La plus ancienne force rebelle de Birmanie demande une aide internationale pour établir une "zone d'exclusion aérienne" près de la frontière thaïlandaise, avertissant de possibles affrontements avec l'armée birmane qui pourraient entraîner des raids aériens contre des civils.

Il y a eu récemment une escalade des combats entre l'armée et l'Union nationale Karen (KNU), incitant des milliers de personnes à chercher refuge en Thaïlande.

Environ 4.400 personnes se seraient réfugiées dans le nord-ouest de la Thaïlande depuis jeudi dernier, ont indiqué les autorités thaïlandaises. Des milliers d'autres sont bloqués du côté birman de la frontière, attendant de passer.

Dans un communiqué publié cette semaine, la KNU a mis en garde contre une "forte possibilité" de frappes aériennes militaires contre des civils.

"Ces frappes aériennes ne viseront pas des bases militaires mais des cibles civiles comme des écoles, des hôpitaux, des maisons et des villages", a déclaré à Reuters le chef du département des affaires étrangères de la KNU, Saw Taw Nee, citant son expérience des combats précédents.

Un porte-parole de la junte militaire birmane n'a pas répondu aux journalistes.

La KNU a exhorté la communauté internationale à identifier une zone d'exclusion aérienne en demandant une réunion d'urgence du Conseil de sécurité des Nations Unies.

Le mois dernier, le Conseil de sécurité des Nations Unies, dans une rare déclaration approuvée par ses 15 membres, a exprimé ses préoccupations devant la violence qui règne en Birmanie et a exhorté l'armée à faire preuve de la plus grande retenue.

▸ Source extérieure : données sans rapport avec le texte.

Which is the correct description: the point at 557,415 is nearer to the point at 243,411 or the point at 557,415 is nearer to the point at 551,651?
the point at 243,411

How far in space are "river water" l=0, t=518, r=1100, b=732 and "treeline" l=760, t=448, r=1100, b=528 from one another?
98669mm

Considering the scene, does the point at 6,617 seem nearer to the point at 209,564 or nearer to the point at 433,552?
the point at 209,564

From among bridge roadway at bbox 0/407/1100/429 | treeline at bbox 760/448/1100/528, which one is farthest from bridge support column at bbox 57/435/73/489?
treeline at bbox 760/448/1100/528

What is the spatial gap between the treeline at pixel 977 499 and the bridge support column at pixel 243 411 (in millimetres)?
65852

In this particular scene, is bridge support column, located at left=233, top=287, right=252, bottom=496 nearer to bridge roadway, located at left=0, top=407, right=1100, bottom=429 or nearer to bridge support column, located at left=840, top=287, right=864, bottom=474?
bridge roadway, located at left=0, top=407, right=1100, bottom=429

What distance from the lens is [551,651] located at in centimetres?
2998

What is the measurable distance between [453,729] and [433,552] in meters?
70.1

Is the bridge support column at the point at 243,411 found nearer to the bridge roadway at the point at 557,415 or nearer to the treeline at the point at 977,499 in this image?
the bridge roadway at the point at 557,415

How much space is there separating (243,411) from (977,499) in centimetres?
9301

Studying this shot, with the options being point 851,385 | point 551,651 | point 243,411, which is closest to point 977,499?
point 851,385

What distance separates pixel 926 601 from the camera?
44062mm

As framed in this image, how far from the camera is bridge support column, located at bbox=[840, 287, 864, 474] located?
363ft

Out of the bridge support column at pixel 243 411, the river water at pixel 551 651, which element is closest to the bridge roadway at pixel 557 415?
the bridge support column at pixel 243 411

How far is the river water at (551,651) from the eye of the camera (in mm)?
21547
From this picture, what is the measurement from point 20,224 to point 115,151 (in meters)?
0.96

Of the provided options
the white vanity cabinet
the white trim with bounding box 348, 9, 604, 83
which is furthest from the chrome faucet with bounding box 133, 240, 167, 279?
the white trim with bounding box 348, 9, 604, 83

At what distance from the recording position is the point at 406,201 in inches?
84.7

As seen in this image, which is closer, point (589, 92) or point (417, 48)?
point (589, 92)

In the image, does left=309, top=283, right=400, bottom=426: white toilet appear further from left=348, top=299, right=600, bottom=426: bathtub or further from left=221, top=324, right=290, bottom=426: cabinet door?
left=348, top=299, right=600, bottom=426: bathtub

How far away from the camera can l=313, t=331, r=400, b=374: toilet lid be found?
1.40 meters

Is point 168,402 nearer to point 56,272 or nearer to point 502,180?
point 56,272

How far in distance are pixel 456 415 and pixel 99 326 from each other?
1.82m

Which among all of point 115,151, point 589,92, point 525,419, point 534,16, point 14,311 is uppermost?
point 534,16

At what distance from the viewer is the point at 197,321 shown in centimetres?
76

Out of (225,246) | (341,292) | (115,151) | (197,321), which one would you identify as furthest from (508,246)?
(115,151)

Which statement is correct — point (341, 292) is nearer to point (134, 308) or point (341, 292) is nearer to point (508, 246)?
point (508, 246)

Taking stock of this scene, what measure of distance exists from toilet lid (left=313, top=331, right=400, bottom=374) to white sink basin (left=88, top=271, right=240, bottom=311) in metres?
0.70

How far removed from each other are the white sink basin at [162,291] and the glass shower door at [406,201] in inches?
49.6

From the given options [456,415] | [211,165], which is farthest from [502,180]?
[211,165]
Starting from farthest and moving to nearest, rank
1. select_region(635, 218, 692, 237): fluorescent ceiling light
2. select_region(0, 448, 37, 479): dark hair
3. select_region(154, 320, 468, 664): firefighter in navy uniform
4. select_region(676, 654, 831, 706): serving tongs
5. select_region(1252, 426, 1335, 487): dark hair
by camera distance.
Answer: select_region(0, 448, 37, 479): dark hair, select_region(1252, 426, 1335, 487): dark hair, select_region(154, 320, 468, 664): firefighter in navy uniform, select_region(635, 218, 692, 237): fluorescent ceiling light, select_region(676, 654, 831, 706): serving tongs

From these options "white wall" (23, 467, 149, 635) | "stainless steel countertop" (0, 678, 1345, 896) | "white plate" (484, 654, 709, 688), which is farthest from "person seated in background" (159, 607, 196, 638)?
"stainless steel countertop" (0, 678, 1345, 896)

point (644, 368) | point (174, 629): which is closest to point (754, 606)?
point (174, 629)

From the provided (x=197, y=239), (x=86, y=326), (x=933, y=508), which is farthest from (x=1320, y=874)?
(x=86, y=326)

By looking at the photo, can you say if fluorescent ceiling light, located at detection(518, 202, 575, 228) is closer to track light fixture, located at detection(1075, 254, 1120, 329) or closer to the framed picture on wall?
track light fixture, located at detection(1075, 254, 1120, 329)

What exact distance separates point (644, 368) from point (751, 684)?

Les efforts internationaux pour mettre fin au conflit en Birmanie depuis le coup d'État de février se sont limités à des initiatives diplomatiques et à des tentatives de pressions économiques par le biais de sanctions de la part des pays occidentaux.

Depuis que l'armée a renversé le gouvernement civil dirigé par la lauréate du prix Nobel, Aung San Suu Kyi, l'Association d'assistance aux prisonniers politiques (AAPP) a dénombré plus de 1.300 personnes tuées par les forces de sécurité.

L'armée a déclaré que les chiffres de l'AAPP, un groupe de surveillance de la situation cité par les Nations Unies, étaient exagérés.

La KNU avait accepté en 2012 un cessez-le-feu, mettant fin à une insurrection pour l'autodétermination commencée peu après l'indépendance de la Birmanie en 1948. Mais depuis le coup d'État ses forces se sont affrontées avec l'armée et elle a permis aux opposants au coup d'État de se réfugier sur le territoire qu'elle contrôle.

Les derniers combats ont été déclenchés par les tentatives de l'armée d'arrêter des personnes dans la région de Lay Kay Kaw, a déclaré Saw Taw Nee.

"Ils sont venus et ont inspecté la ville, ce que nous permettons. Cependant, ils n'ont pas tenu leur promesse et ont arrêté des gens, ce que nous n'acceptons absolument pas", a-t-il déclaré.